- _Material shown_

..........

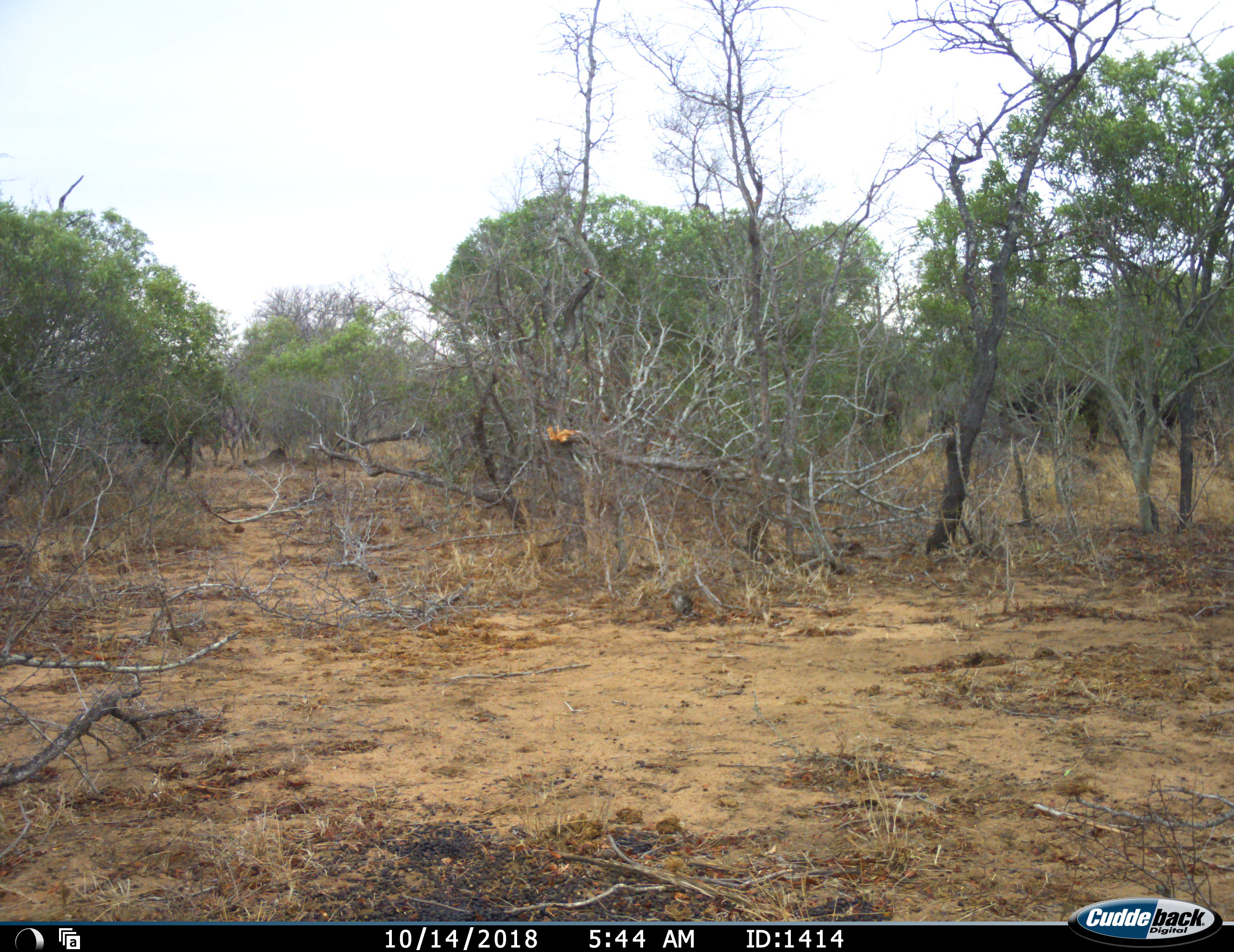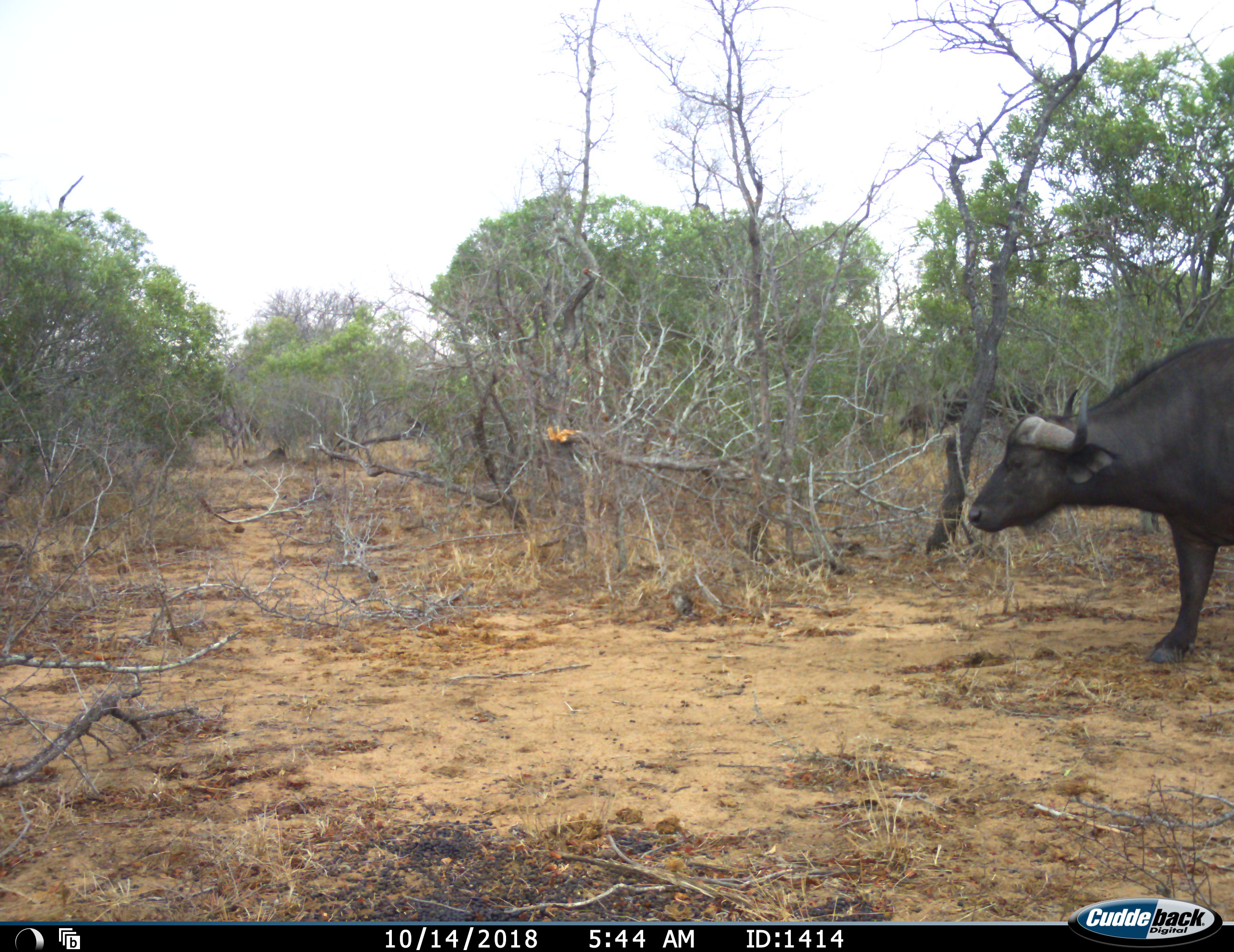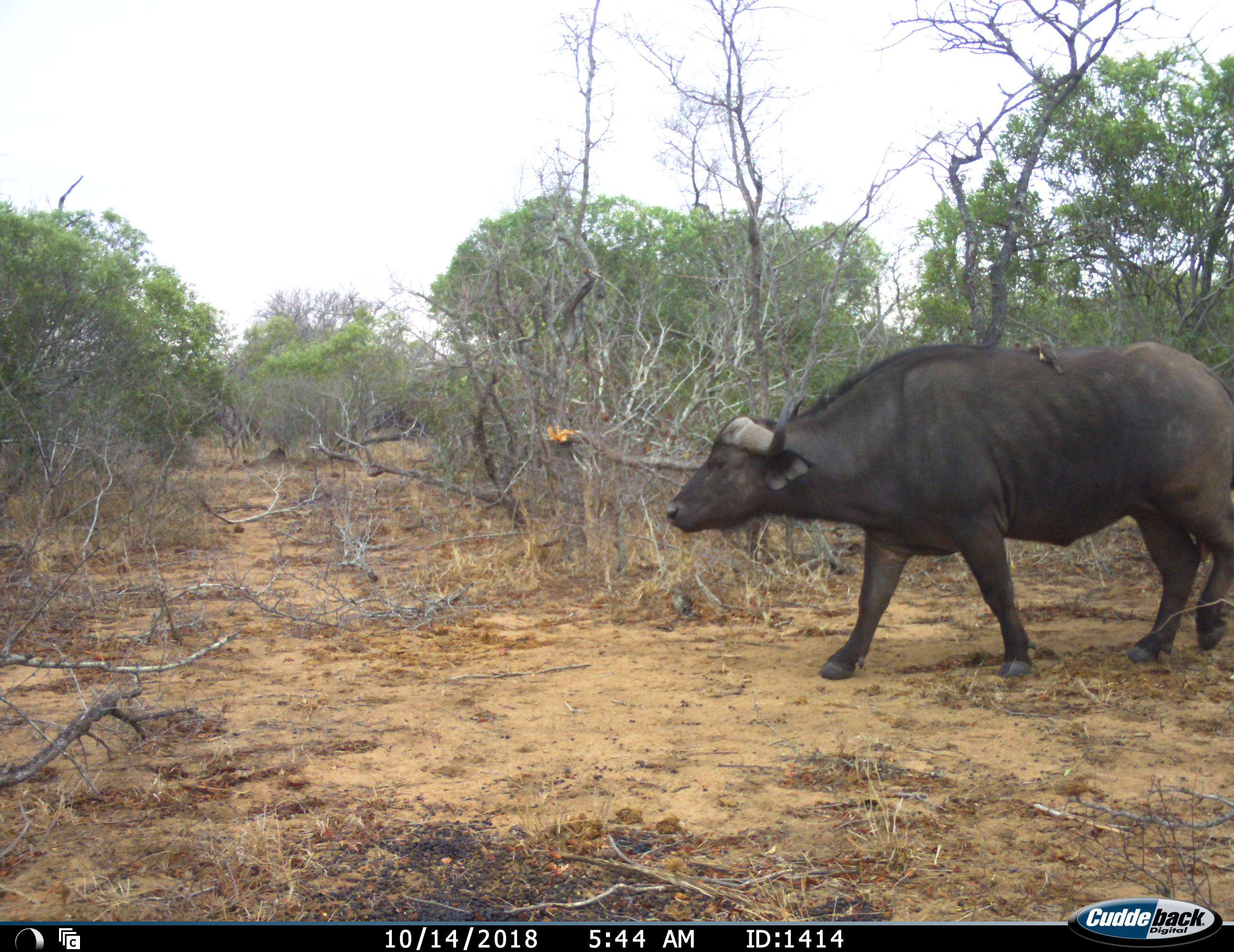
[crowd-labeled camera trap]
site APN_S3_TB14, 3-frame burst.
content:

..........

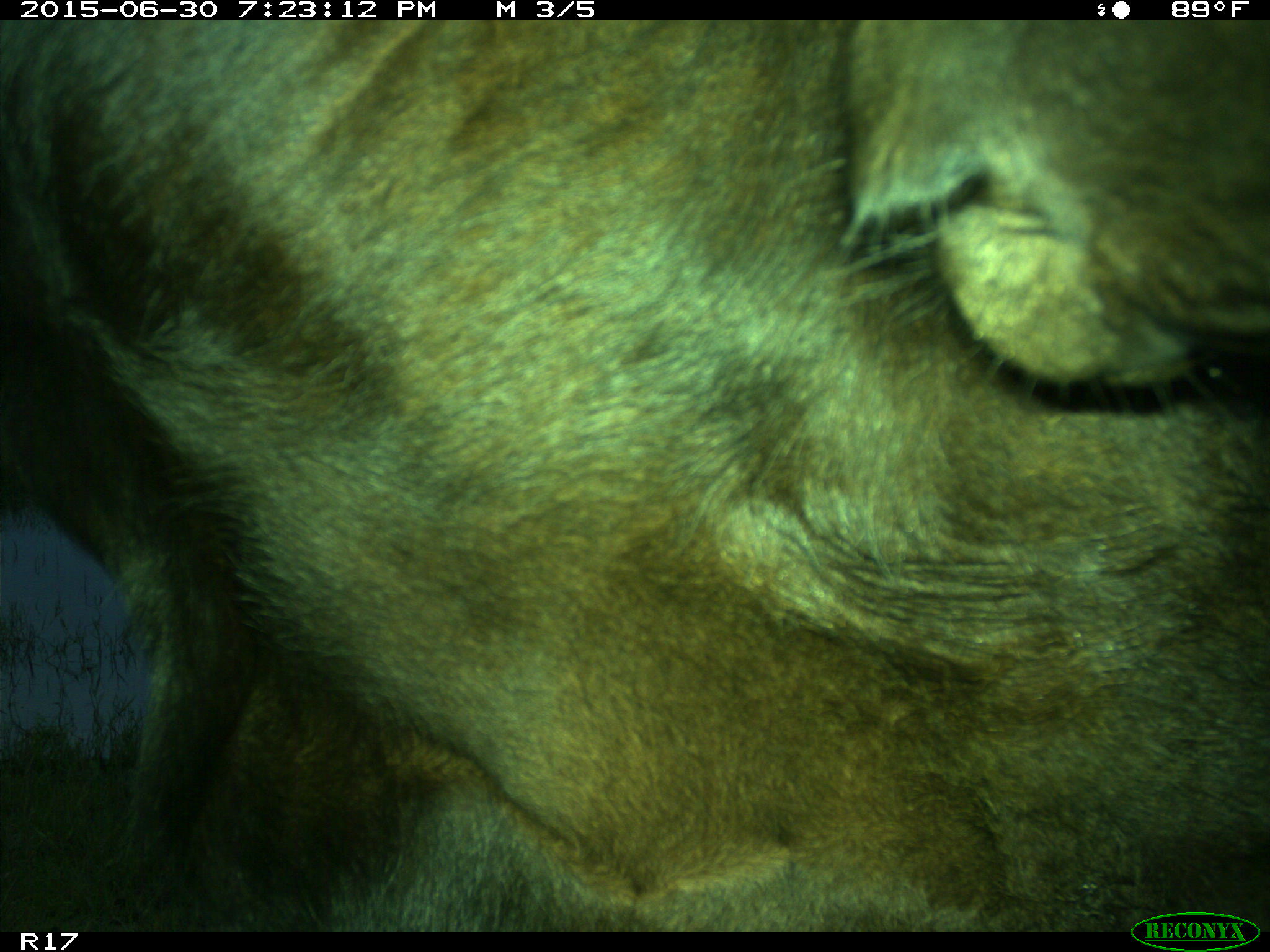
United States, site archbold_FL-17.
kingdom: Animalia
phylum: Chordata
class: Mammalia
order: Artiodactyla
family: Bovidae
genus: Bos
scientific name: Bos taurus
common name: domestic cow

..........

- _Task brief_
Using the records above, write out exactly the lines between the one holding "class: Mammalia" and the one holding "common name: domestic cow", inclusive; leave everything else out.

- _Finished exercise_
class: Mammalia
order: Artiodactyla
family: Bovidae
genus: Bos
scientific name: Bos taurus
common name: domestic cow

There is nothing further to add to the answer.